Description of the task:
The entries must be retyped exactly, down to the last line.

Exercise inputs:
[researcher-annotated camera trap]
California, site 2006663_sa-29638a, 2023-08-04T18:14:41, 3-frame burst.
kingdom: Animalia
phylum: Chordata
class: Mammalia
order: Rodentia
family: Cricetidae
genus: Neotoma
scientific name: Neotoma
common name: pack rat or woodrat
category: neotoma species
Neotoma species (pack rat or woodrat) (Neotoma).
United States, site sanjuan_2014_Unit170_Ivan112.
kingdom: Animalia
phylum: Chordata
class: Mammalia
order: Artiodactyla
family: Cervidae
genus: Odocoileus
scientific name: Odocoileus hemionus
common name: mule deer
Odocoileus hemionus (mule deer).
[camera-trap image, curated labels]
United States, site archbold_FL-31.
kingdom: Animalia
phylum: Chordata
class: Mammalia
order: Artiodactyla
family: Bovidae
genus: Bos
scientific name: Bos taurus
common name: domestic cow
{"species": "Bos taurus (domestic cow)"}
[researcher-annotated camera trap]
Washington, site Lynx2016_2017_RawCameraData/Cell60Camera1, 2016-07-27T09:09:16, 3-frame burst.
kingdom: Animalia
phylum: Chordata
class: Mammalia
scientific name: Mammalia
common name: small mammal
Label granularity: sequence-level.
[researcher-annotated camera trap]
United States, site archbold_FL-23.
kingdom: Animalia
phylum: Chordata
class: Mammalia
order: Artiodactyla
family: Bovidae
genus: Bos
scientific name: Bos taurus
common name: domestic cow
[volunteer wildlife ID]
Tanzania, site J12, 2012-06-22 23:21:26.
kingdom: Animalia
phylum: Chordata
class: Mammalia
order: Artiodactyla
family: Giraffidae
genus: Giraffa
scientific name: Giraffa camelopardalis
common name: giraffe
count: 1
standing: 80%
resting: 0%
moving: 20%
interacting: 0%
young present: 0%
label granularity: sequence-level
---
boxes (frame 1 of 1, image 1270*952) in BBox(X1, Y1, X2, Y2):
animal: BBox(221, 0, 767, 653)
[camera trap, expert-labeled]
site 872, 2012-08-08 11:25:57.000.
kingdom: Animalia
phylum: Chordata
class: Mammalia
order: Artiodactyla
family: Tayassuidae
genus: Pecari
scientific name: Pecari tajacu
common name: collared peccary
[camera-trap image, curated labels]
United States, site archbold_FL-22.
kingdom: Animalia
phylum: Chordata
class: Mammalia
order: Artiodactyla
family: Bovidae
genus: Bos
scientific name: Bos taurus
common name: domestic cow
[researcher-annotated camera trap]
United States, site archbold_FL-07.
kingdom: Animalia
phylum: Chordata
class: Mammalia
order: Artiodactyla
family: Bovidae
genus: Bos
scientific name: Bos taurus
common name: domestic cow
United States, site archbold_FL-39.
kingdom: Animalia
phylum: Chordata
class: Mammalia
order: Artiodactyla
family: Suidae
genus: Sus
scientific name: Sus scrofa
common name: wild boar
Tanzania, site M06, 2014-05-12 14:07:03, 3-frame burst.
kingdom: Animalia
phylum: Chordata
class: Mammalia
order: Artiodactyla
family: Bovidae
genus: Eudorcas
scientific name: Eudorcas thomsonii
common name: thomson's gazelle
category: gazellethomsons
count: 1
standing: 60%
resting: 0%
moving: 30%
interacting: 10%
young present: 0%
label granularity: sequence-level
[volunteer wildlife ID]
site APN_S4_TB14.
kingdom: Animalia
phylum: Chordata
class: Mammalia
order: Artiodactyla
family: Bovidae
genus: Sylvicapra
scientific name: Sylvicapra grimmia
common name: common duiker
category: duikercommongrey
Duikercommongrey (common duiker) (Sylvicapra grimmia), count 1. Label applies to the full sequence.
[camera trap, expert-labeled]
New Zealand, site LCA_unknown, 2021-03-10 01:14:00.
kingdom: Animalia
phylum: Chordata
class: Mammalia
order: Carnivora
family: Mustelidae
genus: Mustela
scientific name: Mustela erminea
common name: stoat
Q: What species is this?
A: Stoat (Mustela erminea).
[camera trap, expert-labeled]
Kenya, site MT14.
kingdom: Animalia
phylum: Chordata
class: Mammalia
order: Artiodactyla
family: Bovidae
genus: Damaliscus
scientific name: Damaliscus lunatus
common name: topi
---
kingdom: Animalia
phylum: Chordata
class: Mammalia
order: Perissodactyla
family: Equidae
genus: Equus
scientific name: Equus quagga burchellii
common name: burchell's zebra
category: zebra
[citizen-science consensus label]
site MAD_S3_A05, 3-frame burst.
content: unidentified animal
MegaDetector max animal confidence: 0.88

Solution to this exercise:
[researcher-annotated camera trap]
California, site 2006663_sa-29638a, 2023-08-04T18:14:41, 3-frame burst.
kingdom: Animalia
phylum: Chordata
class: Mammalia
order: Rodentia
family: Cricetidae
genus: Neotoma
scientific name: Neotoma
common name: pack rat or woodrat
category: neotoma species
Neotoma species (pack rat or woodrat) (Neotoma).
United States, site sanjuan_2014_Unit170_Ivan112.
kingdom: Animalia
phylum: Chordata
class: Mammalia
order: Artiodactyla
family: Cervidae
genus: Odocoileus
scientific name: Odocoileus hemionus
common name: mule deer
Odocoileus hemionus (mule deer).
[camera-trap image, curated labels]
United States, site archbold_FL-31.
kingdom: Animalia
phylum: Chordata
class: Mammalia
order: Artiodactyla
family: Bovidae
genus: Bos
scientific name: Bos taurus
common name: domestic cow
{"species": "Bos taurus (domestic cow)"}
[researcher-annotated camera trap]
Washington, site Lynx2016_2017_RawCameraData/Cell60Camera1, 2016-07-27T09:09:16, 3-frame burst.
kingdom: Animalia
phylum: Chordata
class: Mammalia
scientific name: Mammalia
common name: small mammal
Label granularity: sequence-level.
[researcher-annotated camera trap]
United States, site archbold_FL-23.
kingdom: Animalia
phylum: Chordata
class: Mammalia
order: Artiodactyla
family: Bovidae
genus: Bos
scientific name: Bos taurus
common name: domestic cow
[volunteer wildlife ID]
Tanzania, site J12, 2012-06-22 23:21:26.
kingdom: Animalia
phylum: Chordata
class: Mammalia
order: Artiodactyla
family: Giraffidae
genus: Giraffa
scientific name: Giraffa camelopardalis
common name: giraffe
count: 1
standing: 80%
resting: 0%
moving: 20%
interacting: 0%
young present: 0%
label granularity: sequence-level
---
boxes (frame 1 of 1, image 1270*952) in BBox(X1, Y1, X2, Y2):
animal: BBox(221, 0, 767, 653)
[camera trap, expert-labeled]
site 872, 2012-08-08 11:25:57.000.
kingdom: Animalia
phylum: Chordata
class: Mammalia
order: Artiodactyla
family: Tayassuidae
genus: Pecari
scientific name: Pecari tajacu
common name: collared peccary
[camera-trap image, curated labels]
United States, site archbold_FL-22.
kingdom: Animalia
phylum: Chordata
class: Mammalia
order: Artiodactyla
family: Bovidae
genus: Bos
scientific name: Bos taurus
common name: domestic cow
[researcher-annotated camera trap]
United States, site archbold_FL-07.
kingdom: Animalia
phylum: Chordata
class: Mammalia
order: Artiodactyla
family: Bovidae
genus: Bos
scientific name: Bos taurus
common name: domestic cow
United States, site archbold_FL-39.
kingdom: Animalia
phylum: Chordata
class: Mammalia
order: Artiodactyla
family: Suidae
genus: Sus
scientific name: Sus scrofa
common name: wild boar
Tanzania, site M06, 2014-05-12 14:07:03, 3-frame burst.
kingdom: Animalia
phylum: Chordata
class: Mammalia
order: Artiodactyla
family: Bovidae
genus: Eudorcas
scientific name: Eudorcas thomsonii
common name: thomson's gazelle
category: gazellethomsons
count: 1
standing: 60%
resting: 0%
moving: 30%
interacting: 10%
young present: 0%
label granularity: sequence-level
[volunteer wildlife ID]
site APN_S4_TB14.
kingdom: Animalia
phylum: Chordata
class: Mammalia
order: Artiodactyla
family: Bovidae
genus: Sylvicapra
scientific name: Sylvicapra grimmia
common name: common duiker
category: duikercommongrey
Duikercommongrey (common duiker) (Sylvicapra grimmia), count 1. Label applies to the full sequence.
[camera trap, expert-labeled]
New Zealand, site LCA_unknown, 2021-03-10 01:14:00.
kingdom: Animalia
phylum: Chordata
class: Mammalia
order: Carnivora
family: Mustelidae
genus: Mustela
scientific name: Mustela erminea
common name: stoat
Q: What species is this?
A: Stoat (Mustela erminea).
[camera trap, expert-labeled]
Kenya, site MT14.
kingdom: Animalia
phylum: Chordata
class: Mammalia
order: Artiodactyla
family: Bovidae
genus: Damaliscus
scientific name: Damaliscus lunatus
common name: topi
---
kingdom: Animalia
phylum: Chordata
class: Mammalia
order: Perissodactyla
family: Equidae
genus: Equus
scientific name: Equus quagga burchellii
common name: burchell's zebra
category: zebra
[citizen-science consensus label]
site MAD_S3_A05, 3-frame burst.
content: unidentified animal
MegaDetector max animal confidence: 0.88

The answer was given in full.